The investment outlooks of SSE PLC (LON:SSE) (SSE.L), Boohoo.Com PLC (LON:BOO) (BOO.L), Royal Bank of Scotland Group plc (LON:RBS) (RBS.L) and Ocado Group PLC (LON:OCDO) (OCDO.L) are the focus of this article. Could they deliver rising share prices?
SSE’s share price could remain volatile in the near term in my view. The company recently warned on its profits due to poor weather conditions, and this could keep investor sentiment pegged-back over the short run.
SSE now has a dividend yield in excess of 8% and what I feel is a sound strategy that includes dividend growth over the next five years as well as a demerger. As a result, it seems to offer strong total return potential in the long run in my view.
Boohoo’s growth potential seems to be encouraging in spite of Brexit risks in my opinion. Sure, the company has a diversified geographic exposure, but the UK remains a key market. Therefore, it may not be immune from weak consumer confidence.
That said, the company’s relatively low price point, loyal customer base and focus on innovation could help it to outperform many of its sector peers. As a result, I’m optimistic about the investment prospects for Boohoo.
The underlying performance of RBS remains relatively strong according to my research. The FTSE 100-listed bank has steadily improved its profitability in recent years, and further growth in this area is forecast over the next couple of years.

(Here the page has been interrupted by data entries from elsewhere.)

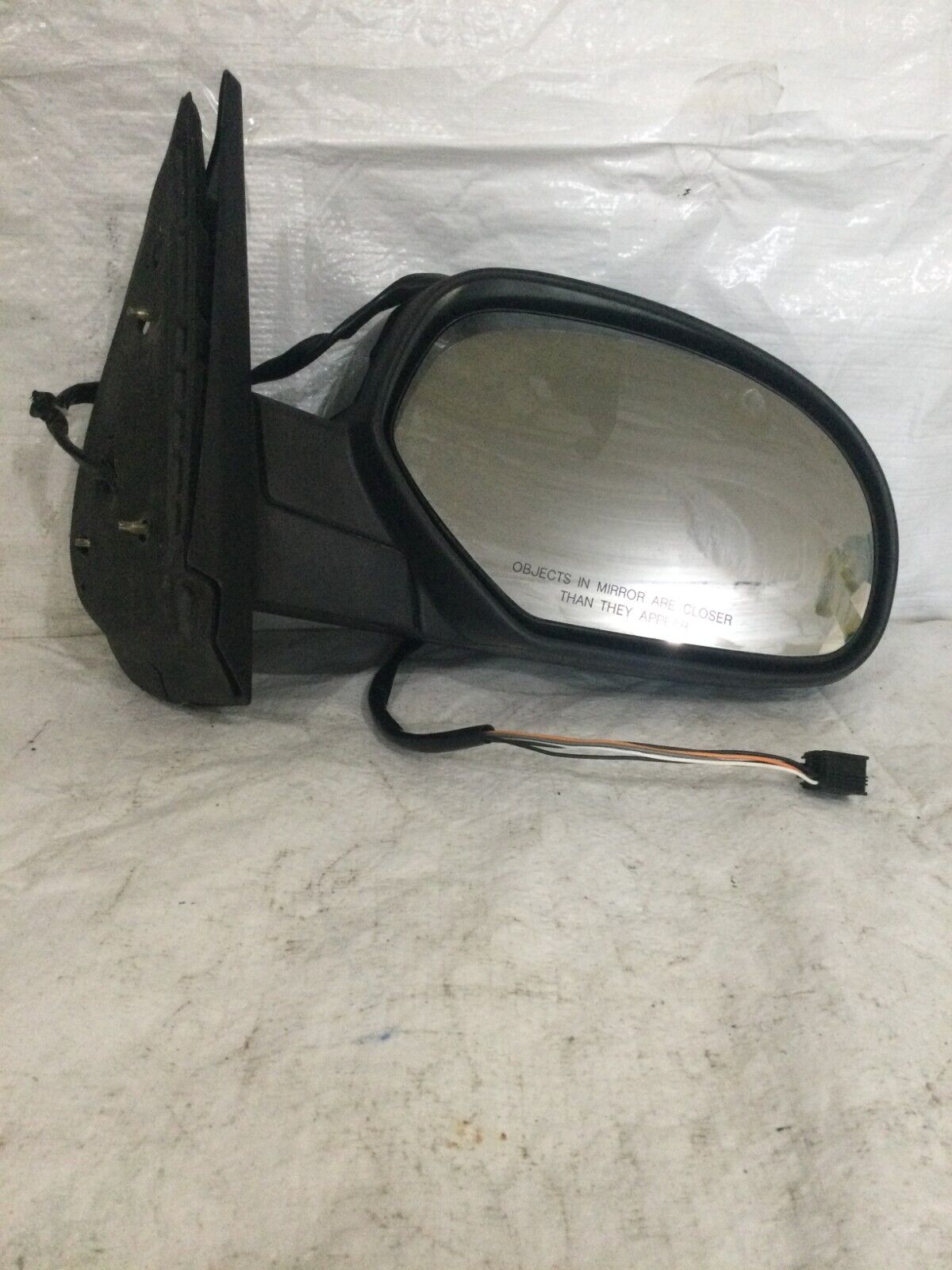 2007 GMC Yukon Right Passenger Power Door Mirror W/O Turn Signal OEM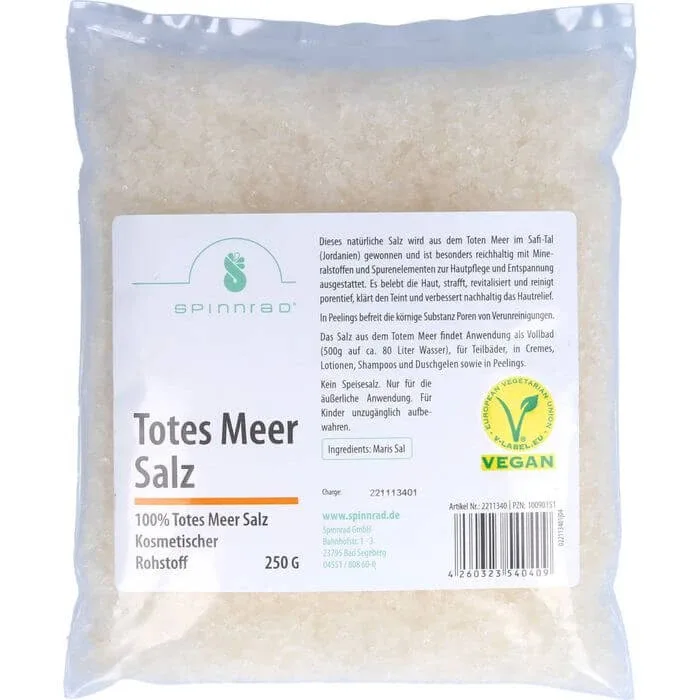 SARE DE MARE MOARTĂ 250 g — preț și oferte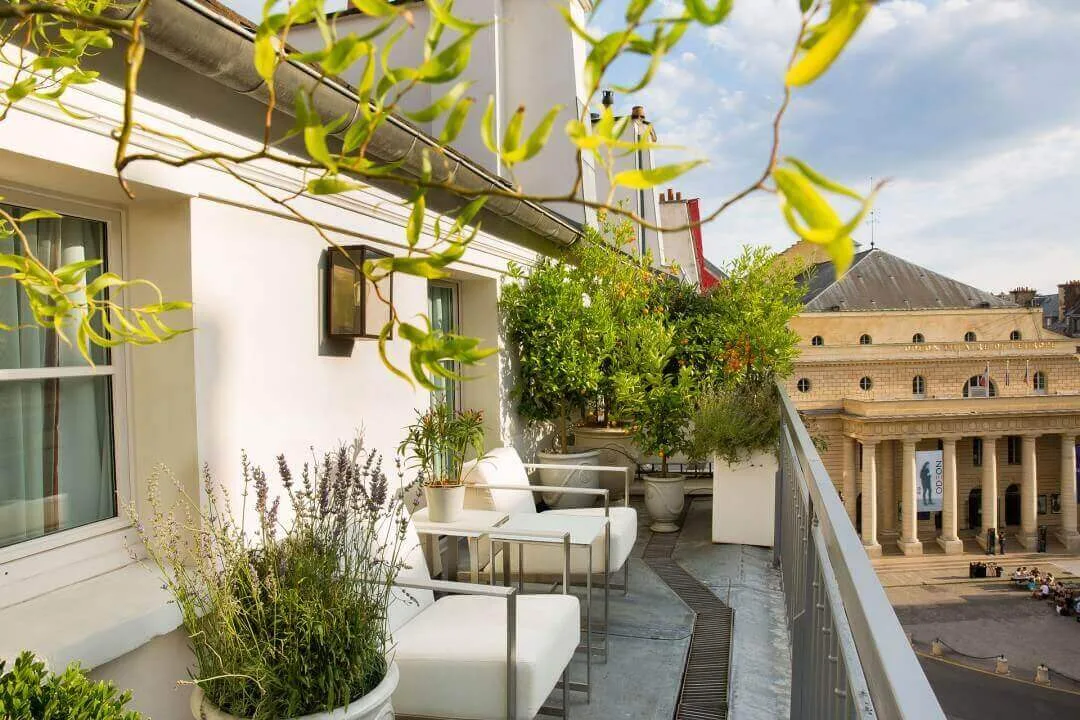 Habitación Deluxe con terraza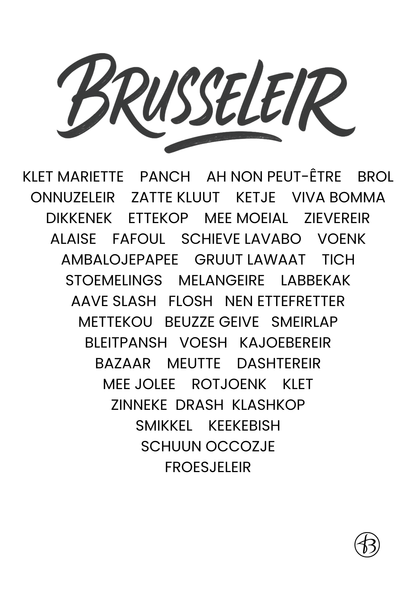 Brusseleir Poster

In spite of this, the RBS share price has a single-digit P/E ratio. With the end of PPI in sight, I think the stock could perform well over the long run, with growing dividends having the potential to act as a positive catalyst.
Ocado’s focus on applying its technologies to retailers that wish to focus on their online performance could yield impressive results over the long run. Consumers are increasingly heading online to buy products, and the company could therefore enjoy a tailwind over the medium term.
Sure, Ocado lacks profitability and has a high valuation at the moment. But in the long run it could be a strong performer in my opinion, following its share price growth in recent months.